Sync a portable DB after git pull. Auto-activates on success.
AI agents use memory_sync to create or update resources in Claude Memory MCP — usually the action step of a workflow, after the agent has gathered context. Every call changes real data in your Claude Memory MCP environment.
The tool synchronizes a database after a git pull, which constitutes modification of data (the synchronized DB state). While it also triggers auto-activation, this is a side effect of the write operation, not irreversible deletion. The operation is reversible (can be re-synced, reverted via git, or manually corrected), placing it in Write rather than Destructive.
From the tool's definition Tool performs 'Sync a portable DB' and 'Auto-activates on success', indicating it modifies persistent database state and triggers automatic activation—a reversible state change.
Attacks that exploit this kind of access
Sync a portable DB after git pull. Auto-activates on success. It is categorised as a Write tool in the Claude Memory MCP MCP Server, which means it can create or modify data. Consider rate limits to prevent runaway writes.
Register the Claude Memory MCP server in PolicyLayer and add a rule for memory_sync: allow, deny, rate-limit, or require approval. Point your MCP client at the PolicyLayer proxy URL and the rule is enforced on every call, before it reaches Claude Memory MCP. Nothing to install.

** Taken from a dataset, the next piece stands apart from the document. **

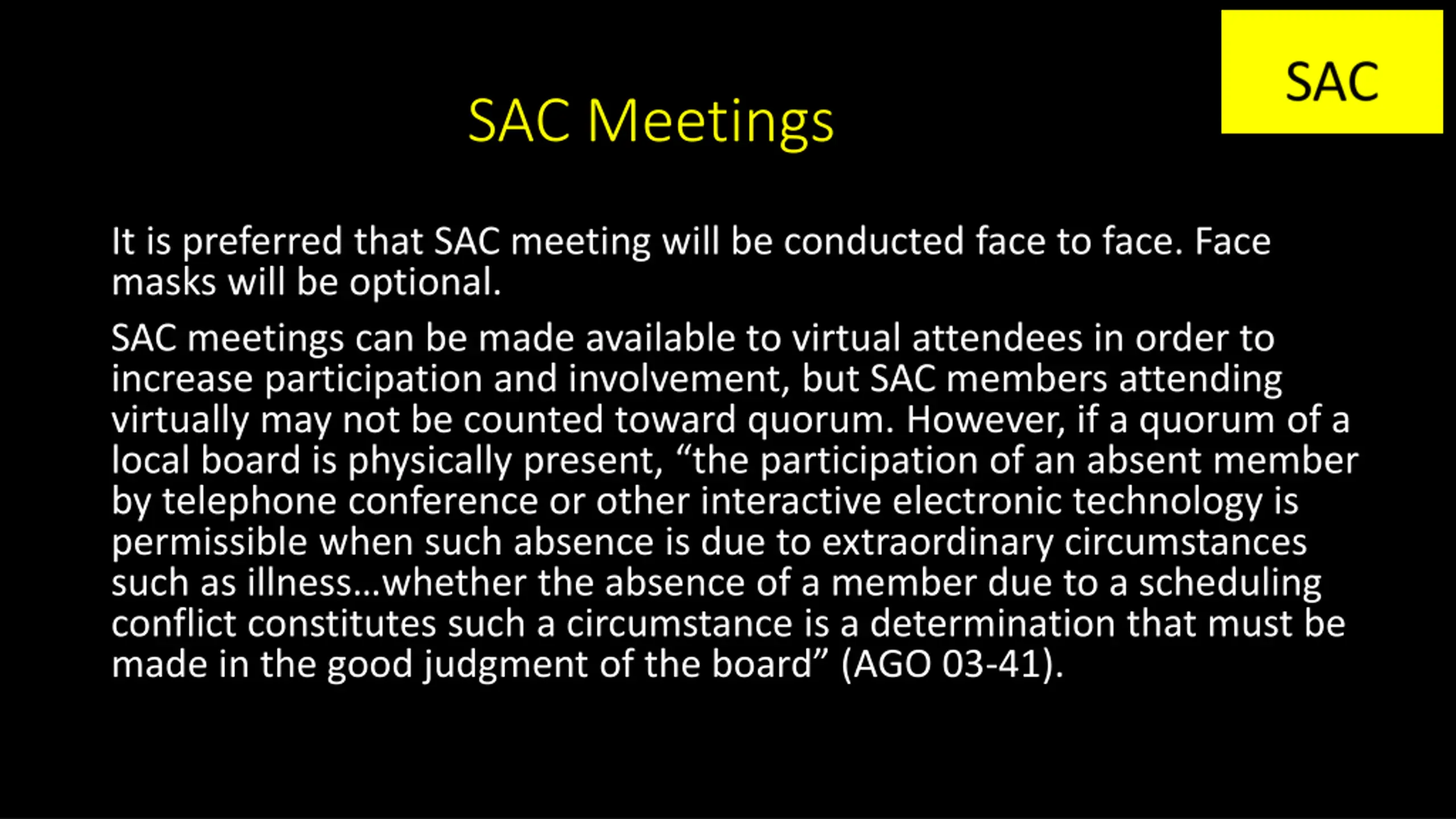 SAC

SAC Meetings

It is preferred that SAC meeting will be conducted face to face. Face masks will be optional.

SAC meetings can be made available to virtual attendees in order to increase participation and involvement, but SAC members attending virtually may not be counted toward quorum. However, if a quorum of a local board is physically present, “the participation of an absent member by telephone conference or other interactive electronic technology is permissible when such absence is due to extraordinary circumstances such as illness…whether the absence of a member due to a scheduling conflict constitutes such a circumstance is a determination that must be made in the good judgment of the board” (AGO 03-41).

memory_sync is a Write tool with medium risk. Write tools should be rate-limited to prevent accidental bulk modifications.
Yes. Add a rate_limit block to the memory_sync rule in your PolicyLayer policy. For example, setting max: 10 and window: 60 limits the tool to 10 calls per minute. Rate limits are tracked per agent session and reset automatically.
Set action: deny in the PolicyLayer policy for memory_sync. The AI agent will receive a policy violation error and cannot call the tool. You can also include a reason field to explain why the tool is blocked.
memory_sync is provided by the Claude Memory MCP server (navid-kianfar/claude-memory-mcp). PolicyLayer sits as a proxy in front of this server to enforce policies before tool calls reach the server.
Every MCP server has a record like this.
Type a name, get the same breakdown: verified identity, auth posture, risk grade, capabilities, recommended policy.